Cet effort s’est poursuivi depuis les premières années de l’indépendance, et s’est consolidé au cours des deux dernières décennies. Un intérêt particulier a été porté à la recherche scientifique et à son renforcement dans le cadre d’une nouvelle approche et d’une meilleure articulation de la recherche scientifique avec les impératifs du développement socio-économique.

Par ailleurs, le concept d’innovation technologique a pris sa place dans les objectifs stratégiques de notre pays. Aussi l’effort de l’Etat consacre-t-il de la manière la plus noble la solidarité des catégories sociales et des générations.

12. La politique éducative qui a contribué à l’émancipation de la femme, permet aujourd’hui de mieux l’intégrer à la vie politique et aux espaces économiques.

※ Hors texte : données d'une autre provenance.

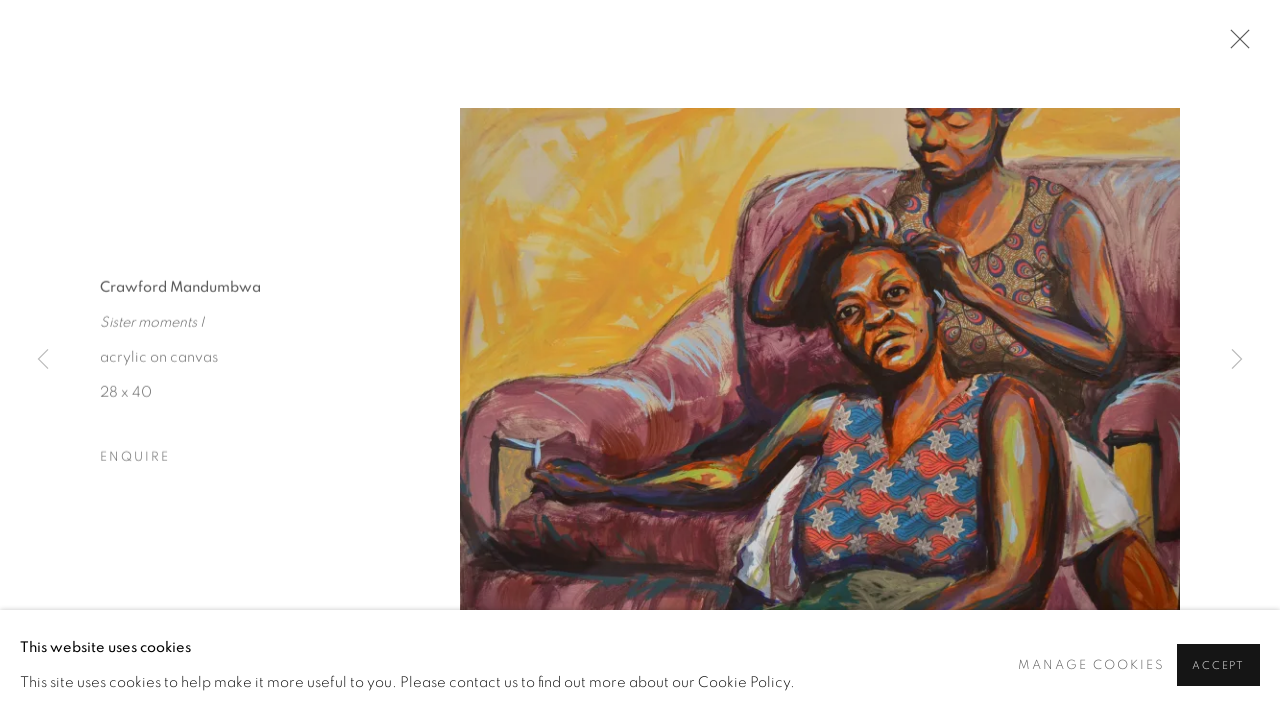

--- FILE ---
content_type: text/css; charset=utf-8
request_url: https://hearnefineart.com/core/dynamic_base.css?c=27042050002205&g=264c781b9023ba05c0f19f259423f331
body_size: 217
content:



    
	/* Gallery core base.css */

	@import url(/lib/g/2.0/styles/base.css?c=27042050002205&g=264c781b9023ba05c0f19f259423f331);


	/* Theme base.css (gallery template websites) */

	@import url(/lib/g/themes/drayton/2.0/styles/base.css?c=27042050002205&g=264c781b9023ba05c0f19f259423f331);


/* Local site base.css */

    @import url(/styles/base.css?c=27042050002205&g=264c781b9023ba05c0f19f259423f331);

    @import url(/core/user_custom.css?c=27042050002205&g=264c781b9023ba05c0f19f259423f331);


--- FILE ---
content_type: text/css; charset=utf-8
request_url: https://hearnefineart.com/core/dynamic_main.css?c=27042050002205&g=264c781b9023ba05c0f19f259423f331
body_size: 218
content:



	/* Core layout styles */
	@import url(/lib/g/2.0/styles/layout.css?c=27042050002205&g=264c781b9023ba05c0f19f259423f331);
	
	

		/* Theme main.css (gallery template websites) */
		@import url(/lib/g/themes/drayton/2.0/styles/layout.css?c=27042050002205&g=264c781b9023ba05c0f19f259423f331);
	
	/* Theme preset */
		
	
	

/* Website main.css */
	@import url(/styles/main.css?c=27042050002205&g=264c781b9023ba05c0f19f259423f331);







--- FILE ---
content_type: application/javascript
request_url: https://hearnefineart.com/lib/g/themes/drayton/2.0/scripts/script.js?c=27042050002205&g=264c781b9023ba05c0f19f259423f331
body_size: 287
content:
(function($) {

    window.theme = {

        init: function() {

            window.theme.global.init();
        },

        global: {

            init: function() {
                
                // $('#top_nav.navigation ul li.active').append('<span class="indicator"></span>');
                // $('.indicator').css({bottom: '-' + $('#header .inner').css('padding-bottom')}).animate({
                //     opacity : 1
                // }, 400);
                
            }

        }

    };


    $(document).ready(function() {

        window.theme.init();

    });

})(jQuery);


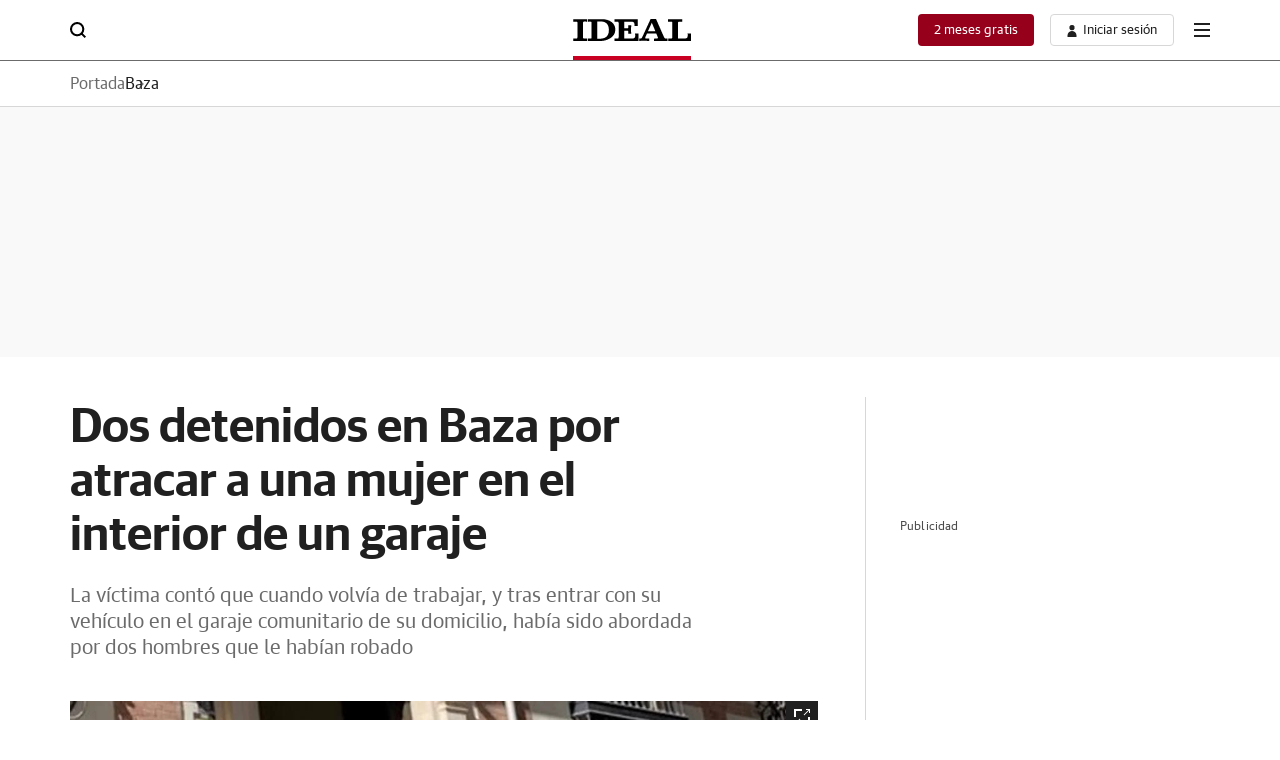

--- FILE ---
content_type: text/json; charset=utf-8
request_url: https://insights-collector.newrelic.com/v1/accounts/1145621/events
body_size: 63
content:
{"success":true, "uuid":"efaf7d51-0001-ba48-51f5-019bd5e744f8"}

Elle a également initié d’autres politiques avant-gardistes comme celles du planning familial ou de la santé.

L’enseignement supérieur illustre ce processus par un indicateur tout à fait probant : en 2003, 55,11% des étudiants sont des filles et 38,5% des enseignants universitaires sont des femmes.

Cette structure est en train de réaliser un équilibre social évolué, dotant la femme d’une présence croissante, qui sera doublée dans les années à venir, dans les affaires, l’administration, comme dans les institutions politiques et civiles.

Pourcentage des filles

Source : Ministère de l’Enseignement Supérieur, de la Recherche Scientifique et de la Technologie, 2003.

 

Fonction inclusive de l’université

13. L’investissement dans l’enseignement supérieur et dans l’innovation n’est pas seulement le fondement de la nouvelle économie. La formation et la recherche scientifique assument des d’importantes responsabilités vis-à-vis de la société. Elles contribuent au développement personnel du citoyen pour qu’il ait une vie meilleure et soit un acteur autonome et responsable, et à la promotion sociale de l’individu quel que soit le revenu de sa famille. Aussi l’institution éducative est-elle un signe fort d’équité, un outil de solidarité et d’unité nationale. L’école qui fait du mérite la norme de la compétition et de la consécration, constitue un puissant moyen de justice sociale et de cohésion.

En somme, la formation joue un rôle de premier plan dans l’inclusion sociale, en prévenant la discrimination, l’exclusion, et en ancrant les valeurs républicaines, fondatrices de la société tunisienne, notamment l’ouverture, le dialogue, la tolérance, la jonction équilibrée entre la tradition et la modernité.

Une stratégie consensuelle
à faire connaître

 

14. Cette stratégie n’est pas un fait nouveau. Ses fondements ont été construits depuis des années, d’une manière pragmatique et progressive.

15. La vision s’est clairement cristallisée dans le programme avant-gardiste que le Président Zine El Abidine Ben Ali a proposé au peuple lors de sa réélection en 1999 et qui a bénéficié d’un large consensus.

16. Ce programme sert non seulement de source d’inspiration et de référence, mais également d’outil de coordination, de suivi et d’évaluation.

17. Néanmoins, les mesures d’application et les nouvelles incitations doivent être largement médiatisées en vue d’une réalisation efficace et rapide.

Référentiels et indicateurs

 

 


Se comparer, pour se positionner et mieux évoluer

18. La volonté de convergence avec les pays les plus avancés nous permet d’acquérir un référentiel clair, de nous positionner et de mesurer l’écart qui nous sépare des pays les plus avancés en matière de formation et d’innovation. Notre vision et notre démarche gagnent ainsi en rigueur et en lisibilité.

19. La Tunisie a veillé à réformer son système statistique afin de faciliter les comparaisons avec les pays les plus avancés, au sein de l’OCDE et de l’Union Européenne.

20. En matière d’enseignement supérieur, le ministère a adopté depuis 2001, la grille internationale CITE des domaines de formation, pour évaluer ses choix et ses résultats en comparaison avec les systèmes de formation étrangers. En 2002, elle a adopté les indicateurs du Tableau de bord européen de l’innovation technologique.